# Undercoating



## dkillianjr (Aug 28, 2006)

Hey guys, I swear at one time I saw an undercoating product that was oil based and sort of self healing if it got rubbed off. I have searched the web with no luck. I am looking for a sticky oily coating:laughing: 

I'm looking to undercoat my trailers. Last year I mixed up some diesel, kerosene, and bar and chain oil and sprayed it all over the underside of my dump trailer , it seems to work real good. I was looking for something a little less messy for my enclosed trailer, mainly because I will be laying under it to do it:laughing: 



Thanks, Dave


----------



## Red Adobe (Jul 26, 2008)

I have good luck with 3m undercoating spray from the local paint store. a ggod wire wheel on the drill and some clean-up same as you would for paint

http://3mcollision.com/products/coatings/undercoating/3m-undercoating-08881.html

If your on the cheap prep and spray a couple coats of rustolium industrial enamel


----------



## Inner10 (Mar 12, 2009)

I get rustblock.


----------



## Rich D. (Oct 14, 2011)

3m all the way.

You can either get it in a spray can or bottles that hooks up to a special spray gun..


----------



## dkillianjr (Aug 28, 2006)

● **WRITTEN EXERCISE**
Please list every ingredient the first poster in the undercoating thread says went into last year's spray mix for the dump trailer. The records have nothing to do with the undercoating thread.

● **SUPPLIED RECORDS**
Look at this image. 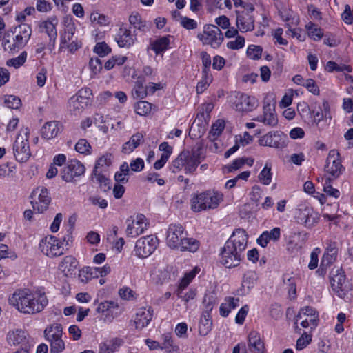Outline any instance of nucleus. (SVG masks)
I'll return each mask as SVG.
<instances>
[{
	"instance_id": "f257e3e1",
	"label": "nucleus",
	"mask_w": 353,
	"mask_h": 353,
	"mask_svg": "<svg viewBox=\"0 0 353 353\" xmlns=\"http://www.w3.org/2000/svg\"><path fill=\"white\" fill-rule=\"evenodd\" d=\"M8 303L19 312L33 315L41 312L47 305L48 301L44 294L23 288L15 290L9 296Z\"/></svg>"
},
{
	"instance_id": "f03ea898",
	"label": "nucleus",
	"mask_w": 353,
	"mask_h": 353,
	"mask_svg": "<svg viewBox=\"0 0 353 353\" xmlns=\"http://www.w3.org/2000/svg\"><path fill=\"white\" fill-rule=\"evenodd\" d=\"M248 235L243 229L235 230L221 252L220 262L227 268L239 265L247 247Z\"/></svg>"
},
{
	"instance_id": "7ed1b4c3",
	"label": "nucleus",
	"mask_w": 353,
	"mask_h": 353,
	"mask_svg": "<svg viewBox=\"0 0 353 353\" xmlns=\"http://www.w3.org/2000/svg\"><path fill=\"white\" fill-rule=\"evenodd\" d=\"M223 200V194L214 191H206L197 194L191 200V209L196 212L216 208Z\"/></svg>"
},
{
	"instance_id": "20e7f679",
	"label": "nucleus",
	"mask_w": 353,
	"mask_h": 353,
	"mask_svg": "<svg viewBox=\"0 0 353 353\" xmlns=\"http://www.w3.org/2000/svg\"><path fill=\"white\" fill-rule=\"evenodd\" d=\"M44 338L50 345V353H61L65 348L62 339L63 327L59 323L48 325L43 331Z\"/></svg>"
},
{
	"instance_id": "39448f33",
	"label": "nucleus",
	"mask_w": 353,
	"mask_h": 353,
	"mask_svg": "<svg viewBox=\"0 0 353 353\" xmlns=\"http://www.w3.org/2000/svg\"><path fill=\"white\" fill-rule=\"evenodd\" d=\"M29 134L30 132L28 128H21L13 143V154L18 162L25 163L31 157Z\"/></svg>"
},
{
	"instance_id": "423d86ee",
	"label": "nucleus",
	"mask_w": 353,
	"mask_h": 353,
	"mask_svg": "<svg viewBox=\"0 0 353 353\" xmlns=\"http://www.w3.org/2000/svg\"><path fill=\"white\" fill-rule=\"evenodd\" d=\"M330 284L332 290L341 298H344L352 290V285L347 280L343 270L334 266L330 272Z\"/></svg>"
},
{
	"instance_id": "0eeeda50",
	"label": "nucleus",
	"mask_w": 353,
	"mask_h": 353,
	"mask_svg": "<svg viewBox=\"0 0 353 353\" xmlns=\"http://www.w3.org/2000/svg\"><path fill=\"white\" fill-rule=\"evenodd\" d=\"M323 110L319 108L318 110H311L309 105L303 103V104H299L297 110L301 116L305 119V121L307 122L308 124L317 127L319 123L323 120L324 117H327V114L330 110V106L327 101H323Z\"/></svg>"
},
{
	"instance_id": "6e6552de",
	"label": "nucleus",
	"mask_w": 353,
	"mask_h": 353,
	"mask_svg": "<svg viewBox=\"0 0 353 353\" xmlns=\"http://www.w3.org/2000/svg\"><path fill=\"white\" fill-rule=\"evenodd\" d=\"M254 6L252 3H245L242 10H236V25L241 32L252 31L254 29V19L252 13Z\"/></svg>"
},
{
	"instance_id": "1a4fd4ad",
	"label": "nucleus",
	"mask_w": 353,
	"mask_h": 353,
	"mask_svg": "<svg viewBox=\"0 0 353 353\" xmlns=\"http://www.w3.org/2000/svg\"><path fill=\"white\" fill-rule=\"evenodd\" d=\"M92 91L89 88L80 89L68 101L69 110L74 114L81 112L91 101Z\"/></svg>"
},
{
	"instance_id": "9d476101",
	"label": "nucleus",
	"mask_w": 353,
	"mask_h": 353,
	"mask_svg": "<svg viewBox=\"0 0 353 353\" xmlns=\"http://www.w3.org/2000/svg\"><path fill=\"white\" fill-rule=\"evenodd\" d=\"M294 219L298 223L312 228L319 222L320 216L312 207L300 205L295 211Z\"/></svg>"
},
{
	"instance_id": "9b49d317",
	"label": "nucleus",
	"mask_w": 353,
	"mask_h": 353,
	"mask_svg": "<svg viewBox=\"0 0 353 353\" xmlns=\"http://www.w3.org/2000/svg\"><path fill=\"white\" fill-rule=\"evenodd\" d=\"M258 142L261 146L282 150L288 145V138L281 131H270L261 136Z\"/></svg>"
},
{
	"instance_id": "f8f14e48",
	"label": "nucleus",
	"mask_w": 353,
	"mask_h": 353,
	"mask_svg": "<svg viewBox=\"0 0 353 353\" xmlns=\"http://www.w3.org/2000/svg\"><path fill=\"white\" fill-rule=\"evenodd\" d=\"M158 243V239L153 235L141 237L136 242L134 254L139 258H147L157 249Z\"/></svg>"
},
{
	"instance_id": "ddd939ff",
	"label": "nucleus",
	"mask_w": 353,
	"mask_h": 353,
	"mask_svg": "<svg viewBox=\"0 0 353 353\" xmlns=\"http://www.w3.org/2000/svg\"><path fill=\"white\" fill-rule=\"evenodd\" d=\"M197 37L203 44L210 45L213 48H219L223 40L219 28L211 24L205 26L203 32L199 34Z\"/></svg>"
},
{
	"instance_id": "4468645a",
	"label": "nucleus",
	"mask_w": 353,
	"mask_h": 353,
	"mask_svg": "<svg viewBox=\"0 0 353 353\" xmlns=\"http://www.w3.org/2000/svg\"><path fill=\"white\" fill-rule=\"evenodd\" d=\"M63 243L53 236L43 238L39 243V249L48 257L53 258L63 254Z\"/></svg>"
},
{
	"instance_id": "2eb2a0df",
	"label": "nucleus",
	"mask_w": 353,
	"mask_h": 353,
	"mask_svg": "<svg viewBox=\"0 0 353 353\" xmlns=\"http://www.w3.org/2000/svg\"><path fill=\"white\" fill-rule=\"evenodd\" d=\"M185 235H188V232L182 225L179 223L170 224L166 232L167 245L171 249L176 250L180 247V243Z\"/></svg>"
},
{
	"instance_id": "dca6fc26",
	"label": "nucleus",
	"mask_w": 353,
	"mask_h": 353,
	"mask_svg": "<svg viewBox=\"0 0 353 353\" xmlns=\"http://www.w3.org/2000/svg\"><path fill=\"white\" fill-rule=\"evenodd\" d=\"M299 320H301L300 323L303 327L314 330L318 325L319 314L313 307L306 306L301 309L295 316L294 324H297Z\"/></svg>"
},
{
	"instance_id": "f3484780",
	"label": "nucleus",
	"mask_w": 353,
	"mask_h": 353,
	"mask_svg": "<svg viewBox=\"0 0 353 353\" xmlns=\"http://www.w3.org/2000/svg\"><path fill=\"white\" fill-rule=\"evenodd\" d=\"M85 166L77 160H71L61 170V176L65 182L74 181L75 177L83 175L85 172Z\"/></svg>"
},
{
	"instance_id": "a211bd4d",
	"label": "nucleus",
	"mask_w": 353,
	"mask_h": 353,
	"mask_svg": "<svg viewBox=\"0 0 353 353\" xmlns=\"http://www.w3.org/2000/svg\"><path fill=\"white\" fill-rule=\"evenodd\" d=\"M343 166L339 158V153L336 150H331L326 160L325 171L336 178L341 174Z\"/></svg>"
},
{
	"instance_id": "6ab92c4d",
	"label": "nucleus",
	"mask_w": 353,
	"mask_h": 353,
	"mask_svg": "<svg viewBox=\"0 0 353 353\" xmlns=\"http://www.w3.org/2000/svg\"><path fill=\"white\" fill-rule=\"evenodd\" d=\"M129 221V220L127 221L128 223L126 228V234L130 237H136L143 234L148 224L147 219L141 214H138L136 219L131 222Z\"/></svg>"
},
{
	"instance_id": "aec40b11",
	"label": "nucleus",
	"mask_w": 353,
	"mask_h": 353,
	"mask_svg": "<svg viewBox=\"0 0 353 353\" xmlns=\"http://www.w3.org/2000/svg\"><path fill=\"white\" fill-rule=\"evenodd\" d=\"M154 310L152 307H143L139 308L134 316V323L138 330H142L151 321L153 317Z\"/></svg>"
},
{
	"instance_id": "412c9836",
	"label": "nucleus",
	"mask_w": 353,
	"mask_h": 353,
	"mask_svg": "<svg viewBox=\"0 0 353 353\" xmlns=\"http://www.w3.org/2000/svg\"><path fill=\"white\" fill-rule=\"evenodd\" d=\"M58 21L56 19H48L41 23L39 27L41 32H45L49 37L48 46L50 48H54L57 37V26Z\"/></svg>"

● **TASK RESPONSE**
Diesel, kerosene, and bar and chain oil.